Cons: Not yet nationally known and hasn’t indicated an interest in running.
7. Tim Kaine
Pros: Swing-state senator and former governor; nationally known from the 2016 campaign. A folksy gentleman with an impressive record of public service and someone who could campaign on ending the imperial presidency — an important contrast to Donald Trump’s actions and views of the executive.
Cons: Moderate, an uninspiring campaigner, and doesn’t seem to have a desire to be president.
8. Jerry Brown
Pros: Successful governor of the nation’s most populous state. Track record of getting things done.
Cons: Old, has run for president multiple times and fizzled during each campaign. Might be considered too centrist/bipartisan.
9. Sherrod Brown
Pros: Young, populist, represents a swing state, is quite liberal.
Cons: Not well known and has a tough 2018 reelection that would hamper his maneuverings in the Democrats’ 2020 “invisible primary.”
10. Kamala Harris
Pros: Young, energetic, and already a strong voice in the Senate where she has earned the accolades of many liberals through her tough questioning in Senate hearings.
Cons: Inexperienced — come 2020, she won’t have served a full term in the Senate.
11. Mark Warner
Pros: Swing-state senators continuously in the news as the ranking member of the Senate Intel Committee. Wealthy and can raise money.
Cons: Potentially too moderate; couldn’t rally establishment support in the early days of the 2008 invisible primary. Might instead strive for Senate leadership.
12. Seth Moulton
Pros: Youthful and liberal.

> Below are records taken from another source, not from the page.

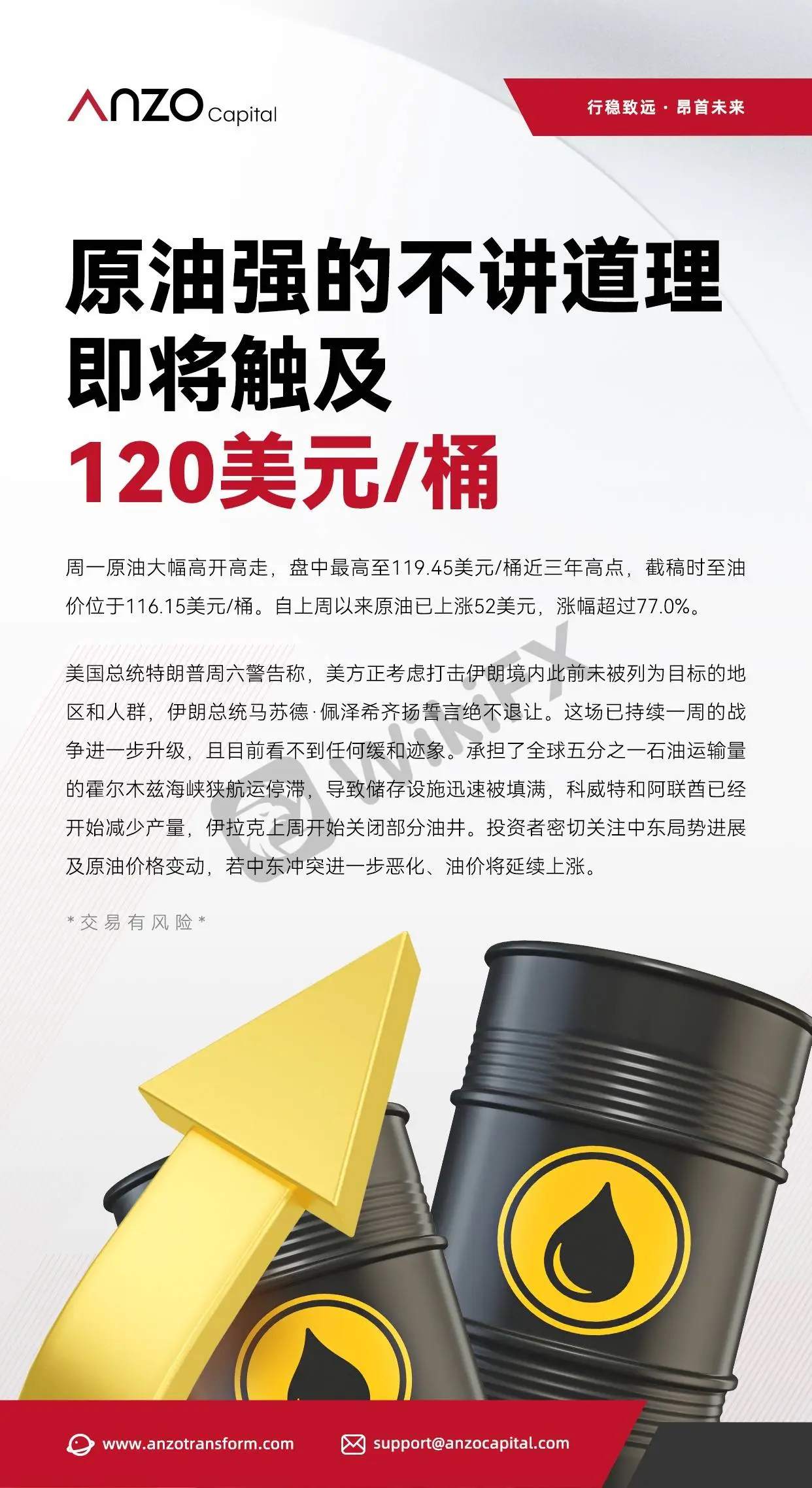 ANZO Capital

行稳致远 · 昂首未来

原油强的不讲道理
即将触及
120美元/桶

周一原油大幅高开高走，盘中最高至119.45美元/桶近三年高点，截稿时至油价位于116.15美元/桶。自上周以来原油已上涨52美元，涨幅超过77.0%。

美国总统特朗普周六警告称，美方正考虑打击伊朗境内此前未被列为目标的地区和人群，伊朗总统马苏德·佩泽希齐扬誓言绝不退让。这场已持续一周的战争进一步升级，且目前看不到任何缓和迹象。承担了全球五分之一石油运输量的霍尔木兹海峡狭航运停滞，导致储存设施迅速被填满，科威特和阿联酋已经开始减少产量，伊拉克上周开始关闭部分油井。投资者密切关注中东局势进展及原油价格变动，若中东冲突进一步恶化、油价将延续上涨。

WikiFX

*交易有风险*

www.anzotransform.com

support@anzocapital.com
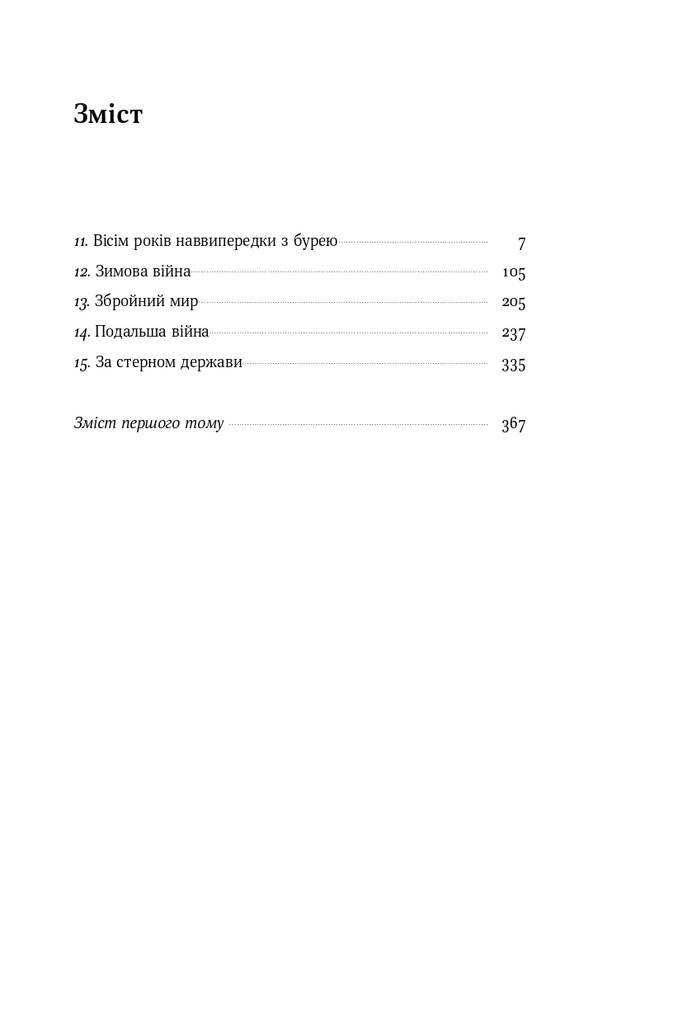 Зміст

11. Вісім років наввипередки з бурею 7
12. Зимова війна 105
13. Збройний мир 205
14. Подальша війна 237
15. За стерном держави 335

Зміст першого тому 367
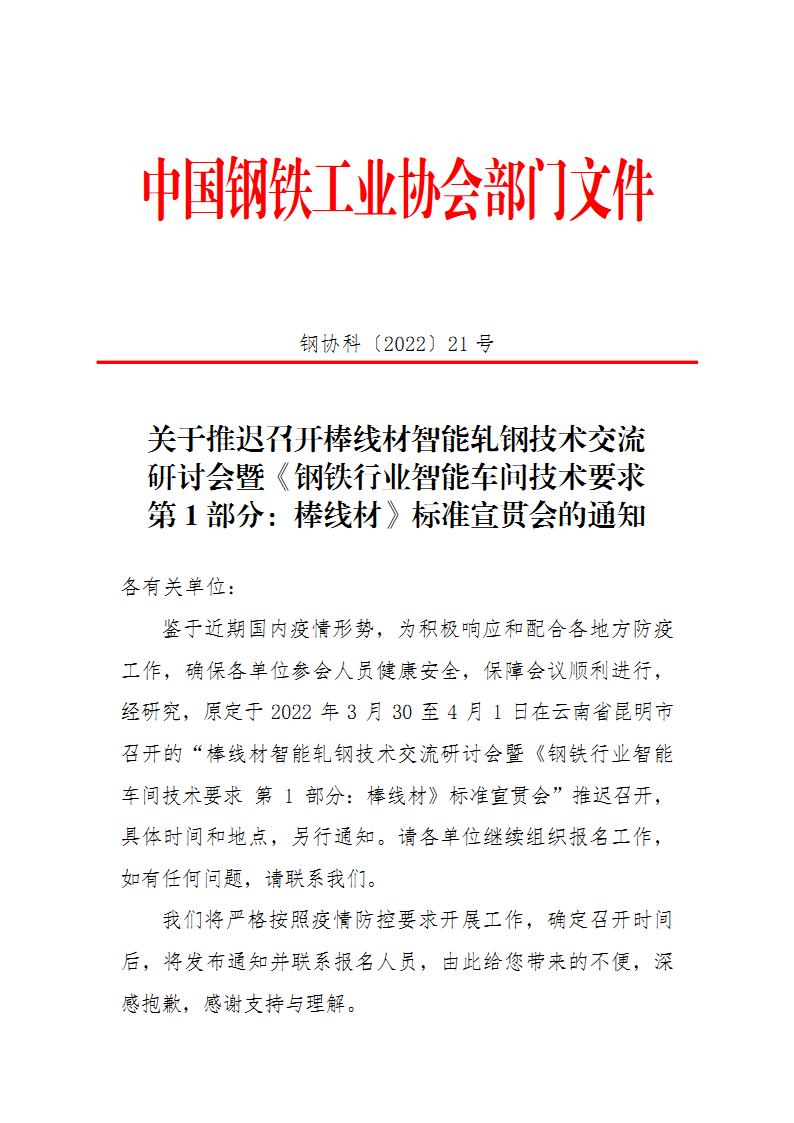 中国钢铁工业协会部门文件

钢协科〔2022〕21 号

关于推迟召开棒线材智能轧钢技术交流研讨会暨《钢铁行业智能车间技术要求 第 1 部分：棒线材》标准宣贯会的通知

各有关单位：

鉴于近期国内疫情形势，为积极响应和配合各地方防疫工作，确保各单位参会人员健康安全，保障会议顺利进行，经研究，原定于 2022 年 3 月 30 至 4 月 1 日在云南省昆明市召开的“棒线材智能轧钢技术交流研讨会暨《钢铁行业智能车间技术要求 第 1 部分：棒线材》标准宣贯会”推迟召开，具体时间和地点，另行通知。请各单位继续组织报名工作，如有任何问题，请联系我们。

我们将严格按照疫情防控要求开展工作，确定召开时间后，将发布通知并联系报名人员，由此给您带来的不便，深感抱歉，感谢支持与理解。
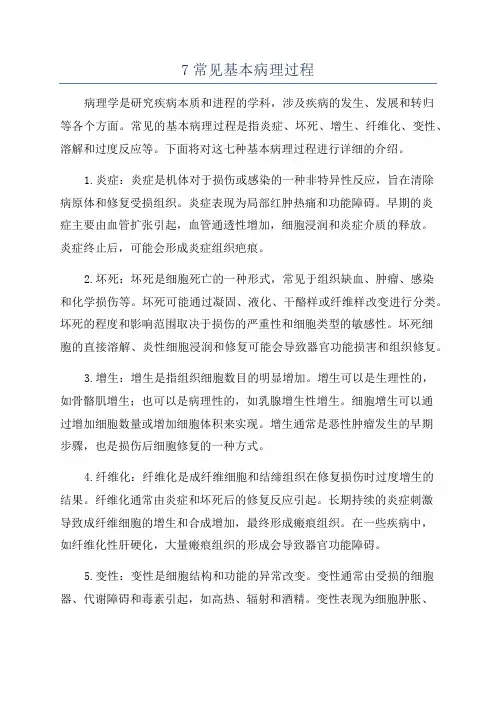 7 常见基本病理过程

病理学是研究疾病本质和进程的学科，涉及疾病的发生、发展和转归等各个方面。常见的基本病理过程是指炎症、坏死、增生、纤维化、变性、溶解和过度反应等。下面将对这七种基本病理过程进行详细的介绍。

1.炎症：炎症是机体对于损伤或感染的一种非特异性反应，旨在清除病原体和修复受损组织。炎症表现为局部红肿热痛和功能障碍。早期的炎症主要由血管扩张引起，血管通透性增加，细胞浸润和炎症介质的释放。炎症终止后，可能会形成炎症组织疤痕。

2.坏死：坏死是细胞死亡的一种形式，常见于组织缺血、肿瘤、感染和化学损伤等。坏死可能通过凝固、液化、干酪样或纤维样改变进行分类。坏死的程度和影响范围取决于损伤的严重性和细胞类型的敏感性。坏死细胞的直接溶解、炎性细胞浸润和修复可能会导致器官功能损害和组织修复。

3.增生：增生是指组织细胞数目的明显增加。增生可以是生理性的，如骨骼肌增生；也可以是病理性的，如乳腺增生性增生。细胞增生可以通过增加细胞数量或增加细胞体积来实现。增生通常是恶性肿瘤发生的早期步骤，也是损伤后细胞修复的一种方式。

4.纤维化：纤维化是成纤维细胞和结缔组织在修复损伤时过度增生的结果。纤维化通常由炎症和坏死后的修复反应引起。长期持续的炎症刺激导致成纤维细胞的增生和合成增加，最终形成瘢痕组织。在一些疾病中，如纤维化性肝硬化，大量瘢痕组织的形成会导致器官功能障碍。

5.变性：变性是细胞结构和功能的异常改变。变性通常由受损的细胞器、代谢障碍和毒素引起，如高热、辐射和酒精。变性表现为细胞肿胀、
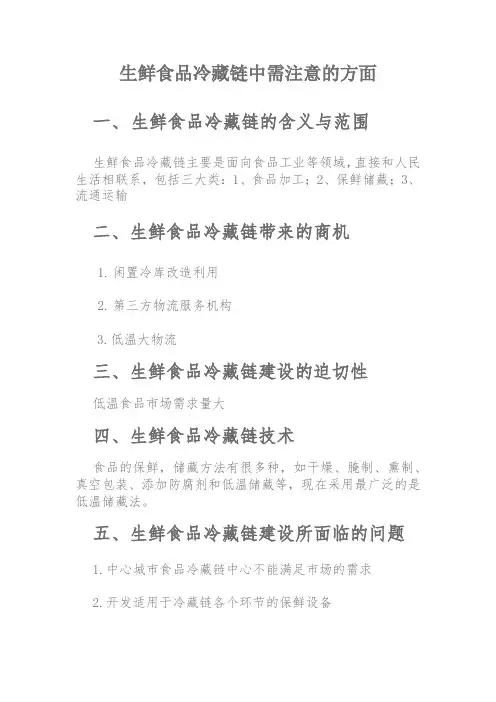 生鲜食品冷藏链中需注意的方面

一、生鲜食品冷藏链的含义与范围

生鲜食品冷藏链主要是面向食品工业等领域，直接和人民生活相联系，包括三大类：1、食品加工；2、保鲜储藏；3、流通运输

二、生鲜食品冷藏链带来的商机

1. 闲置冷库改造利用

2. 第三方物流服务机构

3. 低温大物流

三、生鲜食品冷藏链建设的迫切性

低温食品市场需求量大

四、生鲜食品冷藏链技术

食品的保鲜，储藏方法有很多种，如干燥、腌制、熏制、真空包装、添加防腐剂和低温储藏等，现在采用最广泛的是低温储藏法。

五、生鲜食品冷藏链建设所面临的问题

1. 中心城市食品冷藏链中心不能满足市场的需求

2. 开发适用于冷藏链各个环节的保鲜设备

Focused on driving an economic message.
Cons: Not a faithful colleague — quickly turns on Democrats who lose, offering lousy campaign analysis and distorting happenings.
13. Keith Ellison
Pros: Appeals to the Sanders wing of the party.
Cons: No longer an elected official and has a past that will attract many oppo dumps. Is Muslim, which unfortunately might hurt him in a general election.
14. Jason Kander
Pros: Ran one of the best 2016 Senate campaigns. Loved by many. Youthful and energetic; a continued voice in the party with a strong social media presence.
Cons: Lost his one statewide race.
15. Mark Cuban
Cons: Brash and cocky political novice.